Scientists Discover New Gentoo Penguin Colony in Antarctica

Scientists have discovered a newly established colony of 75 gentoo penguin chicks on little Andersson Island in Antarctica. It is the first documented gentoo migration to the archipelago, an unusually southern location for the breed.

Gentoo penguins are inclined to relatively temperate, ice-free zones. Until recently, conditions within Andersson Island’s latitudinal band were too icy for gentoo chicks. Similar migratory trends observed with other species suggest that the birds are responding to fast-rising global temperatures.

Gentoo penguin Poring Studio

Photo: Poring Studio


Antarctica and climate change

The Antarctic Peninsula is one of Earth’s most rapidly warming regions. Temps there have risen 3° C on average since the early 1970s. What may seem like a minor increase has already proven catastrophic for the area’s fauna and flora.

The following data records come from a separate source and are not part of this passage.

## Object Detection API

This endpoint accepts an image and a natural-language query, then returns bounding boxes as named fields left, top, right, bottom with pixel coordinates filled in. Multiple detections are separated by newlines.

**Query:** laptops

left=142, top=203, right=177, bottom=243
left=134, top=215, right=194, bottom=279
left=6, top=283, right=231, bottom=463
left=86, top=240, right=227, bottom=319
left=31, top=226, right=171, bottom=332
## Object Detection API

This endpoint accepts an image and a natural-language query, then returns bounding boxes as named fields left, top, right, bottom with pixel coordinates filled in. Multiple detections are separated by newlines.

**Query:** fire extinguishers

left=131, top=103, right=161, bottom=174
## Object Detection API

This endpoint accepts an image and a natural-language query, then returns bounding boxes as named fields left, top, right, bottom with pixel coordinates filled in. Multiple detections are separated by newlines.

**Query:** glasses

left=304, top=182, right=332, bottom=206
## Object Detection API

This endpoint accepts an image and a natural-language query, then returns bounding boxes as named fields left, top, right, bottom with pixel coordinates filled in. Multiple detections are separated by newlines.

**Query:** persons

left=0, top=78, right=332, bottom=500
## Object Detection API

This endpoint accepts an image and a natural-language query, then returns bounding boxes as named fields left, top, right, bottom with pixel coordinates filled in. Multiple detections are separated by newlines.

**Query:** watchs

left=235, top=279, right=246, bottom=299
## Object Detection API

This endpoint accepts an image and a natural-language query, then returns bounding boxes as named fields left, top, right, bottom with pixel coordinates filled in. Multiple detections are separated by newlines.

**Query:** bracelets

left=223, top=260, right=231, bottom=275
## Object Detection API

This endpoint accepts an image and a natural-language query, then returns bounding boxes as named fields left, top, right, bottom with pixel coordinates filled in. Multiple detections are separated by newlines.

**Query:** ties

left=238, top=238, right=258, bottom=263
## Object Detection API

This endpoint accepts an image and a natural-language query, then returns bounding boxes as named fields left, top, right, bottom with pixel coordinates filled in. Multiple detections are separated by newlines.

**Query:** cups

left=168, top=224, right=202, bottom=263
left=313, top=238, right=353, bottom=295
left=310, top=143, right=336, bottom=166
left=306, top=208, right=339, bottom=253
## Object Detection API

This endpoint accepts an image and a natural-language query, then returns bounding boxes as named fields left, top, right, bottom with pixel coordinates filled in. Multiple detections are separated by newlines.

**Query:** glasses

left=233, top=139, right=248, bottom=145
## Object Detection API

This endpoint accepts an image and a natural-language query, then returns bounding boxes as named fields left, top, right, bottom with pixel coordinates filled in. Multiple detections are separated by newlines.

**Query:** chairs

Elimination of livable terrain through industrial fishing, glacial calving, and rising sea levels, as well as the sweating-out of sensitive species, has resulted in monumental habitat losses and food chain disruptions. A recent expedition to Elephant Island found that chinstrap penguin colonies had collapsed by as much as 77% in 50 years.

Gentoo penguins as climate sentinels

Though research on Andersson Island’s fledgling penguin colony has just begun, experts say the reason for the bird’s uncharacteristic migration is apparent. The gentoo penguin was expelled from a region they’ve inhabited for millennia by a very sharp and fast uptick in atmospheric heat. The same warming effect also morphed an intractable polar region into a relatively hospitable landing for the flightless birds — at least for now.

Gentoo penguin chicks resting up Photo K Nelson

Two Gentoo chicks rest up. Photo: K. Nelson


The discovery has spurred renewed calls from the scientific community to establish a network for marine protected areas in Antarctica to help safeguard the region in the face of a rapidly changing climate.

“Penguins are a sentinel species and a great indicator of the health of the Antarctic ecosystem,” stated the expedition’s lead ecologist, Dr. Heather Lynch. “As expected, we’re finding gentoo penguins nearly everywhere we look –- more evidence that climate change is drastically changing the mix of species here on the Antarctic Peninsula.”